Закариас стал требовать, чтобы я убила горбуна. Да, кажется, так. Я взяла кинжал Закариаса. Горбун визжал и пытался убежать. Было ли это проявлением его природной трусости, или он, так же как и я вначале, не верил в саму возможность такого убийства, не знаю. Мне постепенно сделались докучны и Закариас, и горбун, и эта грязная комната. Горбуна держали. Я подошла, держа кинжал. Я знала, где у человека сердце. Я все еще не сознавала, что сейчас произойдет убийство. Я замахнулась, зажмурила глаза и ударила. В сердце!

Я знала, что я убила человека. Но появилась смутная мысль, что это как бы не настоящее убийство и потому и нет у меня сожаления или угрызений совести. И еще мне казалось, что то, что произошло между мной и горбуном, как бы дало мне право убить его, будто это было нечто вроде мщения за поруганную честь! О, только не это! Подобное толкование моего поступка показалось бы мне просто смешным! Нет, нет! Убийство горбуна, то, что именно я убила его, явилось как бы продолжением, логическим завершением нашей с ним близости. Я не знаю, насколько ясно мне удается объяснить, понимаете ли вы меня…

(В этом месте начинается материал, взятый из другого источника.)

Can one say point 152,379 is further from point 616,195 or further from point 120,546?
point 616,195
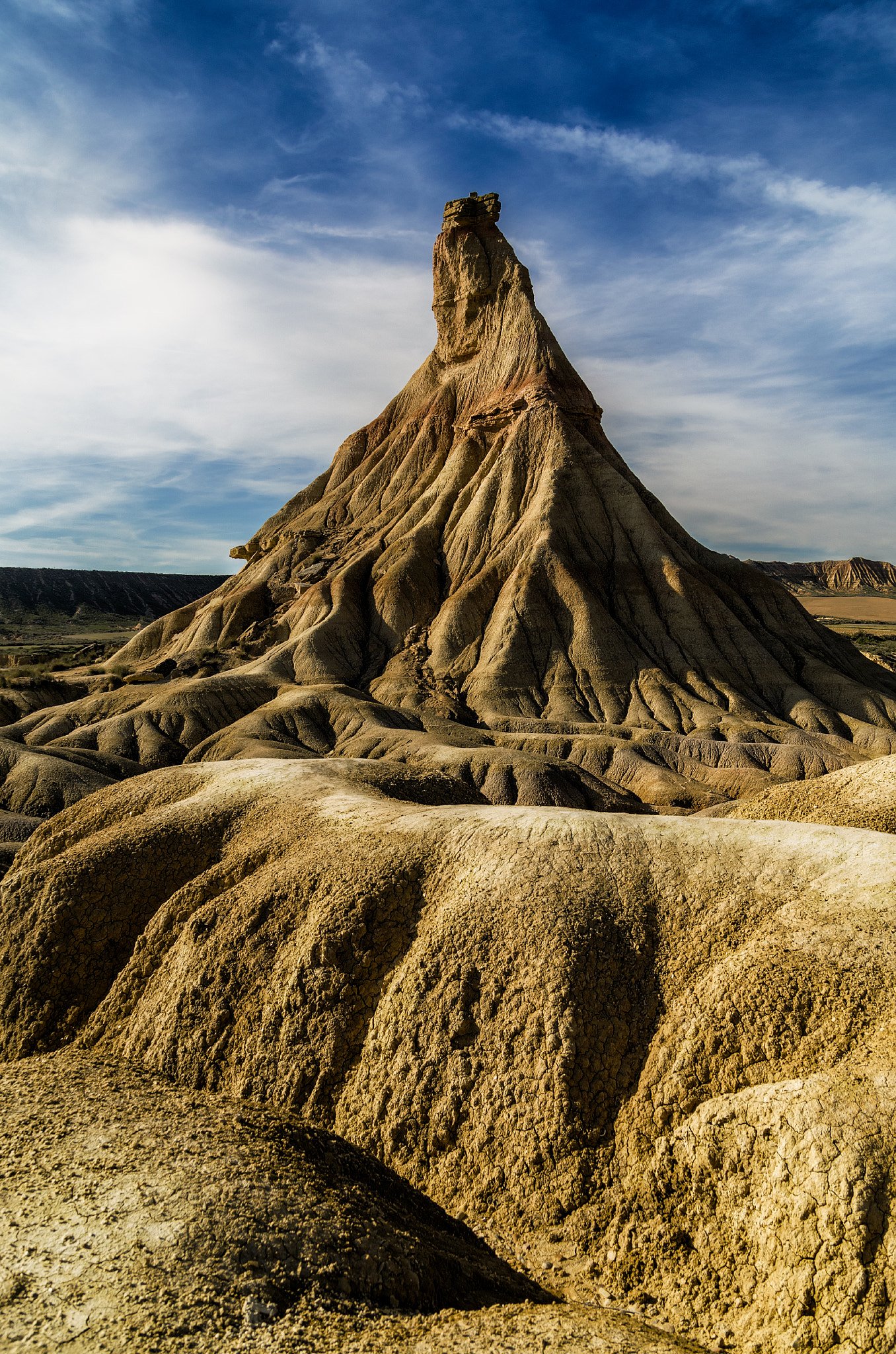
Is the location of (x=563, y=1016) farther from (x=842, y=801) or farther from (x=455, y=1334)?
(x=842, y=801)

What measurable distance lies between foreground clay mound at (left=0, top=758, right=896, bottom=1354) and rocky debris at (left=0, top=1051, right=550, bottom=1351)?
1.23 meters

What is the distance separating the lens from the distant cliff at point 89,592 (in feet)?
459

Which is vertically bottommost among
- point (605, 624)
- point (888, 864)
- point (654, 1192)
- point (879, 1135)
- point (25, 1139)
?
point (654, 1192)

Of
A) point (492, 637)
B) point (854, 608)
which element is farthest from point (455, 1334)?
point (854, 608)

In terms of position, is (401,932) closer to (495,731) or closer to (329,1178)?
(329,1178)

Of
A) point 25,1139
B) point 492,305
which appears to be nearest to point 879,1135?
point 25,1139

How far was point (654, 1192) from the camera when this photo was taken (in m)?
8.27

Но все происшедшее утомило меня. Голова кружилась. Я уже не могла наблюдать и понимать. Застучали копыта. Приехал ночной дозор. Почему-то завопил хозяин. Закариас повел меня на улицу. Рассветная прохлада освежила меня. Я простилась с Закариасом, не слушая его оправданий, впрочем, достаточно вялых.

И снова я шла по улице в порту, одна, кутаясь в свое темное покрывало. Эти узкие портовые улочки, эти люди, толкущиеся на них, уже начали раздражать меня. Мне хотелось уйти подальше от этих мест. Это был большой город. Я шла быстро. Солнце начало припекать. Мне захотелось есть. Без особого труда я нашла рыночную площадь. Здесь теснились прилавки и лавчонки. Мешались теплые душистые запахи свежеиспеченного хлеба и аромат фруктов — с влажным дыханием овощей, с терпкой острой вонью мяса, рыбы, козьего сыра. В темноте лавчонок внезапно вспыхивали пленительные отсветы шелка, горячим светом полыхал благородный блеск золотых украшений. Стоял ровный гомон зазываний, обычный шум торговли.

Быстрым шагом я несколько раз обошла рынок. Я внимательно наблюдала. В сущности, я искала возможность незаметно взять с какого-нибудь прилавка хлебец, яблоко или орех. Улучив момент, я осуществила свой замысел. И, спрятав добычу под покрывалом, свернула в переулок. Мне было стыдно красть, но я утешила себя тем, что взяла совсем немного — два хлебца, яблоко и горсть гороха.